Wednesday 2 December 2015

My brain used to go fuzzy. Now it doesn't.


When I followed standard medical protocols for diabetes, my brain used to get the fuzzies at a much higher blood sugar. I still get the physical symptoms when my blood sugar is low, but not the cerebral dysfunction.
Half an hour ago, my glucometer read 1.8 (32mg/dl). Without eating, I then defeated my chess program Fritz (V8, error level 1.0/10, lightning) several times, before re-checking my bsl on my spare glucometer.


Why does this matter?
Doctors refuse to even entertain the possibility that the treatment they are prescribing affects the level at which patients experience cerebral dysfunction.

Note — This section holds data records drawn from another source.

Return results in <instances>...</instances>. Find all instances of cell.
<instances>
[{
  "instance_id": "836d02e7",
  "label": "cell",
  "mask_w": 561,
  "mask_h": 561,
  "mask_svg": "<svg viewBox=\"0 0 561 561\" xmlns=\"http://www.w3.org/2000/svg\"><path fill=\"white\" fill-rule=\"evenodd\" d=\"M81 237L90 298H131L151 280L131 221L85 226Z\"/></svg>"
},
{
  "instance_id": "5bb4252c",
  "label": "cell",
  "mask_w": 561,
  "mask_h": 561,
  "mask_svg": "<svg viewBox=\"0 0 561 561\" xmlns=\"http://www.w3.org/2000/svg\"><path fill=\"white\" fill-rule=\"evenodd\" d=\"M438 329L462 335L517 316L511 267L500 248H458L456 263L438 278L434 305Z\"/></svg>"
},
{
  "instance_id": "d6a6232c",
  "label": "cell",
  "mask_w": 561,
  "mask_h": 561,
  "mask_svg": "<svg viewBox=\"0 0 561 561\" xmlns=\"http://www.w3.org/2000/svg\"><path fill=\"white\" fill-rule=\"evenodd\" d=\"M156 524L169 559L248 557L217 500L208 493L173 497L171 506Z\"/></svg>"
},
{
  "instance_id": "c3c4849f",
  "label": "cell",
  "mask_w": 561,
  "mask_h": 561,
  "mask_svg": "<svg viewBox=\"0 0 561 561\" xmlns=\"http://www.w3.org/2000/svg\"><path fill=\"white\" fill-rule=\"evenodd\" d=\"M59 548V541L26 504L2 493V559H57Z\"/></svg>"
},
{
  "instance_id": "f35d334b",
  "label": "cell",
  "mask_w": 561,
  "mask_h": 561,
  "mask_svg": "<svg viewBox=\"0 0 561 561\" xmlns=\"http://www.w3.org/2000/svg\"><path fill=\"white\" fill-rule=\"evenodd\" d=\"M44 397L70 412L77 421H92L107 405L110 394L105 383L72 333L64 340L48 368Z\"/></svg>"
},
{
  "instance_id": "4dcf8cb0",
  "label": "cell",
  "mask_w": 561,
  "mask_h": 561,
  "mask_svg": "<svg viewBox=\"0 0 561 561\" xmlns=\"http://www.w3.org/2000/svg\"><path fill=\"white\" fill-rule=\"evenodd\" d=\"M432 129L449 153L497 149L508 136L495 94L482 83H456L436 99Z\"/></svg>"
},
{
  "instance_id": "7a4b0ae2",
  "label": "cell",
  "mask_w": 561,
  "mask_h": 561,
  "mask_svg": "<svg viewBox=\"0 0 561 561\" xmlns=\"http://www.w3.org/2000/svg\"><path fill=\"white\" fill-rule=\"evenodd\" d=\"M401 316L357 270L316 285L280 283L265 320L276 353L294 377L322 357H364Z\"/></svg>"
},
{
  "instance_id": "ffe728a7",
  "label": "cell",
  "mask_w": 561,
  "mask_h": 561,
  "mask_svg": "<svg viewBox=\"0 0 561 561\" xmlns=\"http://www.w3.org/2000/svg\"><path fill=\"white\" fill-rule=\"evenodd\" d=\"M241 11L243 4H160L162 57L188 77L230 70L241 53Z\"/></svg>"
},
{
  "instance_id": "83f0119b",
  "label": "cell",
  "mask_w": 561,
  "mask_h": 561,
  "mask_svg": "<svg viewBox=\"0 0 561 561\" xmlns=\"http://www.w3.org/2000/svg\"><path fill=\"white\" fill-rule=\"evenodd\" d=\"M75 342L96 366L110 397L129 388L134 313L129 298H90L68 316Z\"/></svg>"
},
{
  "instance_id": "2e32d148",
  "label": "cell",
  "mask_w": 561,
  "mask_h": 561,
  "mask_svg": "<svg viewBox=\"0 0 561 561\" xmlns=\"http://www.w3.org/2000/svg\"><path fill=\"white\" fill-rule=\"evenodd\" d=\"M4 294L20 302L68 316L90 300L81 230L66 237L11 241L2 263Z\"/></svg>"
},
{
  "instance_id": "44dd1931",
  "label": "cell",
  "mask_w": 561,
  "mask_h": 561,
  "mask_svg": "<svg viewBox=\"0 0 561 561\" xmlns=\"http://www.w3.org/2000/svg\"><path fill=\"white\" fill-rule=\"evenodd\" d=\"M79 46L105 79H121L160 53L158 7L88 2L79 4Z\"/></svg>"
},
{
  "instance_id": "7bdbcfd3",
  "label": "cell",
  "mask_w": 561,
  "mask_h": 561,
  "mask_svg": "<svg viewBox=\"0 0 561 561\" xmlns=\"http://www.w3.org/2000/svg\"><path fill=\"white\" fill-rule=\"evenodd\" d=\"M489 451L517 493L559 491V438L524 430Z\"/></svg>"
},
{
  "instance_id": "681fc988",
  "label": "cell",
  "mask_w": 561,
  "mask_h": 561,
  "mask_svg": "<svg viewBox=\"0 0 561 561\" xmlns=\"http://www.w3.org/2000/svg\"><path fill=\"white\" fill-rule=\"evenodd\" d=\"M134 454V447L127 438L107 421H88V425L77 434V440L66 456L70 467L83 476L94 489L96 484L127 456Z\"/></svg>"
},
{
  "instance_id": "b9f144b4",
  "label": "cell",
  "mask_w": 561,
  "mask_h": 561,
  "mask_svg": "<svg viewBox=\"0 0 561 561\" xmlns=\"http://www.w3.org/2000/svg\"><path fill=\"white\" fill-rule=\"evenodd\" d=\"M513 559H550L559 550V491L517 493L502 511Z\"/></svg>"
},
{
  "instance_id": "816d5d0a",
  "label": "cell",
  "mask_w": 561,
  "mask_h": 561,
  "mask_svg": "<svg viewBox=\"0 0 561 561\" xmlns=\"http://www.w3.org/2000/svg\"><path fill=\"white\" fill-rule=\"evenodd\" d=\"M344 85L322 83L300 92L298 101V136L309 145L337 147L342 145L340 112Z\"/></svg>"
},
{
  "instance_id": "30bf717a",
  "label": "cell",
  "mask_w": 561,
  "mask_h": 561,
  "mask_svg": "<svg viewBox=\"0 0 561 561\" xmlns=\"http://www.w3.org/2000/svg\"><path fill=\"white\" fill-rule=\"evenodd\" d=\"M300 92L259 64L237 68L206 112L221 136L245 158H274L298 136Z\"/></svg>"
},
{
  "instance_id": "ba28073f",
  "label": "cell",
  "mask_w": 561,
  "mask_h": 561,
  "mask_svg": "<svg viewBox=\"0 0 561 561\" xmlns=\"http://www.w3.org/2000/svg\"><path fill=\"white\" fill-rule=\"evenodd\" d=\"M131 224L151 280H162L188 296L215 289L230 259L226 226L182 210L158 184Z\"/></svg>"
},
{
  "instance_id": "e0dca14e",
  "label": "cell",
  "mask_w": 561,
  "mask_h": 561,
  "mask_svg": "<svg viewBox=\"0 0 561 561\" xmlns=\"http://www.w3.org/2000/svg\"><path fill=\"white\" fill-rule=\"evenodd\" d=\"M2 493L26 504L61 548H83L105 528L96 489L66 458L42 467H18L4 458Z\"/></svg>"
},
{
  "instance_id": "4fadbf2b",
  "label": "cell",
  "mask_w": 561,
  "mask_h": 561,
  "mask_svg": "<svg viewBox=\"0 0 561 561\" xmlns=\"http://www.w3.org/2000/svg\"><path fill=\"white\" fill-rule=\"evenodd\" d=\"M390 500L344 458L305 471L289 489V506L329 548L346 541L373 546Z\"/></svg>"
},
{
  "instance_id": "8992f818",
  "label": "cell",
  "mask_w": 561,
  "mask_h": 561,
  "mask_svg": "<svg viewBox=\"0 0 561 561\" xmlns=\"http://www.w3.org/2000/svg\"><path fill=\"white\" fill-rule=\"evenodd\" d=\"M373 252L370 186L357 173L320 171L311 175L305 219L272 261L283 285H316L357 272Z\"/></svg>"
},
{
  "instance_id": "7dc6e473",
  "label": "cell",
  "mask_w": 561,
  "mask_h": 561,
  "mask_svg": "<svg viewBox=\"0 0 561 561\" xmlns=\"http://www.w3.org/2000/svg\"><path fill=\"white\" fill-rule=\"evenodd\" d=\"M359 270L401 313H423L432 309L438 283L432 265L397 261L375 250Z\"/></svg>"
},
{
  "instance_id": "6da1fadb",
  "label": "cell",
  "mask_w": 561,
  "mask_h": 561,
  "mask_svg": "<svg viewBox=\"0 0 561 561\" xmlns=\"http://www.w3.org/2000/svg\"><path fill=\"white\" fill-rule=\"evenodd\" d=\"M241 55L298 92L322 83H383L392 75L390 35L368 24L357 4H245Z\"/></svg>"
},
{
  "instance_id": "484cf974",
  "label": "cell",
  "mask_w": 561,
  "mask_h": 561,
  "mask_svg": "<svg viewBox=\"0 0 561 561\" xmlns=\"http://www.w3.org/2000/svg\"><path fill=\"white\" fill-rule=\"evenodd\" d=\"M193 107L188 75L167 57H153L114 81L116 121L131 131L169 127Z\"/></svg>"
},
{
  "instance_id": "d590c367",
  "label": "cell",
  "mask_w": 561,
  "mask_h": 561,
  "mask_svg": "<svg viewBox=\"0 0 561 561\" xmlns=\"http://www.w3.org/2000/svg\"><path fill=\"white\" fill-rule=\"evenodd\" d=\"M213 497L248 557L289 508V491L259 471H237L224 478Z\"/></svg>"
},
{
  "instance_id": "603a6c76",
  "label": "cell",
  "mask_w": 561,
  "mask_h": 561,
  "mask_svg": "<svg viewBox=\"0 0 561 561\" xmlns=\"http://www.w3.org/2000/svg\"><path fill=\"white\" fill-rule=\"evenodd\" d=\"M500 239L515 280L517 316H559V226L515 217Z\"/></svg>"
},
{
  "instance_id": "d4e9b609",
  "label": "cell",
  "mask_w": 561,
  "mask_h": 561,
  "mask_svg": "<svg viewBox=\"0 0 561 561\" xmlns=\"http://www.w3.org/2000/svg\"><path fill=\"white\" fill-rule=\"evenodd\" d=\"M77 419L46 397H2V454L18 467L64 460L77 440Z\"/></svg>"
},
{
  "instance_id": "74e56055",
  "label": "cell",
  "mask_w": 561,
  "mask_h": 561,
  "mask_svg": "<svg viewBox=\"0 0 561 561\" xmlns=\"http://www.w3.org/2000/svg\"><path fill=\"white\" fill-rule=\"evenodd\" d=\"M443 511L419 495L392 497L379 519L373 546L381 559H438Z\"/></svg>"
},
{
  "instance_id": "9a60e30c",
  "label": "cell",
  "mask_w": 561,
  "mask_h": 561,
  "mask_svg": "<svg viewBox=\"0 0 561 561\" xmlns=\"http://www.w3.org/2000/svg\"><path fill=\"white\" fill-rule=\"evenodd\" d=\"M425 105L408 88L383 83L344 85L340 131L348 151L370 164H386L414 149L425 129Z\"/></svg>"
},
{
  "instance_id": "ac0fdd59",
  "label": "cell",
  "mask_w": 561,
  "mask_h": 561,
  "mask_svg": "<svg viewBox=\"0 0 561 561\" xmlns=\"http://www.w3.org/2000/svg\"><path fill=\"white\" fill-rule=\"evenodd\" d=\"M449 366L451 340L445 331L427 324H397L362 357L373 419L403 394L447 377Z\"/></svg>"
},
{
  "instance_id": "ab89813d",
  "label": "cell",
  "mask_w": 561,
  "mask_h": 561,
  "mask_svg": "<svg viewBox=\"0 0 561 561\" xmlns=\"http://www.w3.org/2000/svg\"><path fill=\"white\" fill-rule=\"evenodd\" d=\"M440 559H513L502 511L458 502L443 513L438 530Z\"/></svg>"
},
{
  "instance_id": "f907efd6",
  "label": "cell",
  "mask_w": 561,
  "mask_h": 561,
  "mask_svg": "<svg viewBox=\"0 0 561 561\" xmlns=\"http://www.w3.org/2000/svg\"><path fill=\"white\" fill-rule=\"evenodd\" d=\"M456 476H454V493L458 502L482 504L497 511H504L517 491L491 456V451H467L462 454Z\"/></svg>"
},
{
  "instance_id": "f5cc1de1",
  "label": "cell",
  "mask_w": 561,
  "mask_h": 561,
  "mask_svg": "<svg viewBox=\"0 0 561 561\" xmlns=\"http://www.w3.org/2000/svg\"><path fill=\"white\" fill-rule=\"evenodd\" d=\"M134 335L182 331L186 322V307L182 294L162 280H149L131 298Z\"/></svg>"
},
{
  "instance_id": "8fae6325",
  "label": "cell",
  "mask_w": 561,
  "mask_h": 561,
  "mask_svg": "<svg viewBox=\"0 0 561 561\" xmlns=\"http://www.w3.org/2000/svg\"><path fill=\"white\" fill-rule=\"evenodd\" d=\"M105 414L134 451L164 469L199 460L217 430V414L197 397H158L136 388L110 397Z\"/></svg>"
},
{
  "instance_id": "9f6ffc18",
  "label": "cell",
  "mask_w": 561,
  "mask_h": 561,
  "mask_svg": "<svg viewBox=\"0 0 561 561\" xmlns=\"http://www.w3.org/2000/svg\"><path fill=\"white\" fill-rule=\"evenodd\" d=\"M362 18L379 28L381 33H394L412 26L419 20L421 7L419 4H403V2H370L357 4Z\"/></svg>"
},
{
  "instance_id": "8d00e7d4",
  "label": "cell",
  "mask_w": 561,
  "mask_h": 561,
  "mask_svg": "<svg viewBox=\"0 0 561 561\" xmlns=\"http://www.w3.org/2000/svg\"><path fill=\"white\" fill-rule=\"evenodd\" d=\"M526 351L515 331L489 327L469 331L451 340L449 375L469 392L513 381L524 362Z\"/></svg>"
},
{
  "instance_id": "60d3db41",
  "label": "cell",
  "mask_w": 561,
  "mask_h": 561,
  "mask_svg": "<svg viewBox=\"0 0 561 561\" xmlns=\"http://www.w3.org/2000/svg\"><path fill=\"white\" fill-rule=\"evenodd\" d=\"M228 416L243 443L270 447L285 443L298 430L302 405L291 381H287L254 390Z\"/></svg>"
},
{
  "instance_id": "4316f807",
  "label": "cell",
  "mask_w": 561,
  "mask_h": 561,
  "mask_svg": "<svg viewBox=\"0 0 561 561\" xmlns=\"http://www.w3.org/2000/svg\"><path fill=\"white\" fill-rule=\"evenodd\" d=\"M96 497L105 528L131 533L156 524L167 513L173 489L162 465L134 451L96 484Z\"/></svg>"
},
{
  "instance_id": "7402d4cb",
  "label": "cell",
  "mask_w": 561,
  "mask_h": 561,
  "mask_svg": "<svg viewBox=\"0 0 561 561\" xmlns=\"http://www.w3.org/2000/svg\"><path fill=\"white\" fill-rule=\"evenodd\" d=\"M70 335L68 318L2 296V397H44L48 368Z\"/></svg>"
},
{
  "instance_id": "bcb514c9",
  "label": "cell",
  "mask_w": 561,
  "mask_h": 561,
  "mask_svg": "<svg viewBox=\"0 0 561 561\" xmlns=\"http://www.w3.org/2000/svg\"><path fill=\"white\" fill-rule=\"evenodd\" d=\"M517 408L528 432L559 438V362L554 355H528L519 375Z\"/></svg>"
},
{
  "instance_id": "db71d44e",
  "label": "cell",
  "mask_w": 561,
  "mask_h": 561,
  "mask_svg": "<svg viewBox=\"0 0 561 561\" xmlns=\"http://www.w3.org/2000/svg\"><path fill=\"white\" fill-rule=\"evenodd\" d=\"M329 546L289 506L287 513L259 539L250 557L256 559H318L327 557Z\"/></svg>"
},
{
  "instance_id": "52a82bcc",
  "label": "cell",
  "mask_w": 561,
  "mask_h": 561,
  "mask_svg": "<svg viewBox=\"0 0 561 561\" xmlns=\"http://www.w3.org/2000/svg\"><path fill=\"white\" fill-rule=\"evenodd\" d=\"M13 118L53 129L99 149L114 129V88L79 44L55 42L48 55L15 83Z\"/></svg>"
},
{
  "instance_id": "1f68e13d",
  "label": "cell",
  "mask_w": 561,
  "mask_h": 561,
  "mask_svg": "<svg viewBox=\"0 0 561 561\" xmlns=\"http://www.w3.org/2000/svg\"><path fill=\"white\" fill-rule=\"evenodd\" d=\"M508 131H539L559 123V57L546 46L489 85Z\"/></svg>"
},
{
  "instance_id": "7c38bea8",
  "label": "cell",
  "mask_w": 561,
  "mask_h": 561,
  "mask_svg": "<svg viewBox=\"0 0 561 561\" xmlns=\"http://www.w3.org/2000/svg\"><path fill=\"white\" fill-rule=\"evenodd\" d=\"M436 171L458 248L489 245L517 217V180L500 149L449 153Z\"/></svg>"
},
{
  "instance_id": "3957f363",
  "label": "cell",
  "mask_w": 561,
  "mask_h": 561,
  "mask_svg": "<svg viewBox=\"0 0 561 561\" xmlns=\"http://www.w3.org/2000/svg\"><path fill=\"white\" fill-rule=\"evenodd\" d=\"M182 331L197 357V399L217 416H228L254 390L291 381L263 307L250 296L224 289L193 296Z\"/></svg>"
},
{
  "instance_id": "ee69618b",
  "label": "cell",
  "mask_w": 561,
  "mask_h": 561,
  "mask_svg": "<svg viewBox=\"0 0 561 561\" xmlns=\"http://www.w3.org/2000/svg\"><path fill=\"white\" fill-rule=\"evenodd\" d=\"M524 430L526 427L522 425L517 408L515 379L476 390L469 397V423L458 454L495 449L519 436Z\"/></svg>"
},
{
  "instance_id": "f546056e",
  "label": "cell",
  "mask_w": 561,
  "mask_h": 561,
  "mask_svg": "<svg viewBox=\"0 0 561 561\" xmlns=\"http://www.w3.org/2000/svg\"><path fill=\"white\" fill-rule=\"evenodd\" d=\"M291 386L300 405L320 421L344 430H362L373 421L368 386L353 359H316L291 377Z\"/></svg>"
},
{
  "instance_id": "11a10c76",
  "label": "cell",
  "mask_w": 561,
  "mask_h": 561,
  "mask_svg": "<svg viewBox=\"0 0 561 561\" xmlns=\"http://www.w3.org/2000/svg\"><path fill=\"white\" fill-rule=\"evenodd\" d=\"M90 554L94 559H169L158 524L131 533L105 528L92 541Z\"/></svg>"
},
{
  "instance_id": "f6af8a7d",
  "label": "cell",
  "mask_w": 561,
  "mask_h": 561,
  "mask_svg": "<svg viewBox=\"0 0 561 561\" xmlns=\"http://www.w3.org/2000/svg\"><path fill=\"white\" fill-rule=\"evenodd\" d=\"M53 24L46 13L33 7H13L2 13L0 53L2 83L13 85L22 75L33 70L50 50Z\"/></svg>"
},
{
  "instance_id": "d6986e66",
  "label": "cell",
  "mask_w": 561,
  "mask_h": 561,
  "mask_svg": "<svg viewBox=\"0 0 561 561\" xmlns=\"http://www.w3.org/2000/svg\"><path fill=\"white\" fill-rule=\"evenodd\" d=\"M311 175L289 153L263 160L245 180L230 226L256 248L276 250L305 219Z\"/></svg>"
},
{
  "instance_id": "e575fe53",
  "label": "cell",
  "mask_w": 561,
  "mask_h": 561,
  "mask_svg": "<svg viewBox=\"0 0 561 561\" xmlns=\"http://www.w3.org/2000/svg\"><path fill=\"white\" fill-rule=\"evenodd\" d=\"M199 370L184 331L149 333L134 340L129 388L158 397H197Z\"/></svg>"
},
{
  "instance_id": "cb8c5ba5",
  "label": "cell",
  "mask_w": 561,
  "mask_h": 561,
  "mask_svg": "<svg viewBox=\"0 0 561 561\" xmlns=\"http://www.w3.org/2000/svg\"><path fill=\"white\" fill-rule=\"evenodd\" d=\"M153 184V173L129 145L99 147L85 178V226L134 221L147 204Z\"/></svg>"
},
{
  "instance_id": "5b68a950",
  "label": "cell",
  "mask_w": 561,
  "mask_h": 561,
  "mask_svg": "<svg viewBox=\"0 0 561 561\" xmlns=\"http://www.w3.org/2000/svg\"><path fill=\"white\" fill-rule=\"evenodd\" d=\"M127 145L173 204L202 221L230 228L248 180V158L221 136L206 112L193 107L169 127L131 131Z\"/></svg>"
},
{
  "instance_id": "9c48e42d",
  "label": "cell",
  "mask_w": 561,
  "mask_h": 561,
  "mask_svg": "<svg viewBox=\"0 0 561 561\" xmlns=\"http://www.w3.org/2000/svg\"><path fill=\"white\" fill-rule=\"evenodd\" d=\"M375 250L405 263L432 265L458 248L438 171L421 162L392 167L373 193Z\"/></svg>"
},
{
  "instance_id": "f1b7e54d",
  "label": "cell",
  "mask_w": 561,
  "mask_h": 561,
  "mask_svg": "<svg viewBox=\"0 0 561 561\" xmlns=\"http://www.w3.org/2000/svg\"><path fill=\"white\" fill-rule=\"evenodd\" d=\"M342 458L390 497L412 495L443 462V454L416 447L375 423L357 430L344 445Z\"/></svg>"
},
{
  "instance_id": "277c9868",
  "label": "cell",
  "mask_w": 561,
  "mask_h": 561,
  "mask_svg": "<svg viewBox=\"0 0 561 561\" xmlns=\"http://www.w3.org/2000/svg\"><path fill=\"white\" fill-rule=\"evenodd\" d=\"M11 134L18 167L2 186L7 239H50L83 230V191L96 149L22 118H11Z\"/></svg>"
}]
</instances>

Of course there is no evidence from clinical trials of harm from standard treatment because doctors refuse to collect that evidence, and no one else has access to the data.
If your brain goes woozy at a bsl of 3.5 (63 for the non SI), don't accept that as normal for diabetics, or assume that it will always be the case. Do something about it.

You don't have to believe me. Look for yourself at the non-existent peer-reviewed medical evidence base on this topic. Doctors just pretend to be knowledgeable on the topic.

note : looking at local chess club results, I figure 99.5% of the adult population can't play chess at this level, even with a normal blood sugar.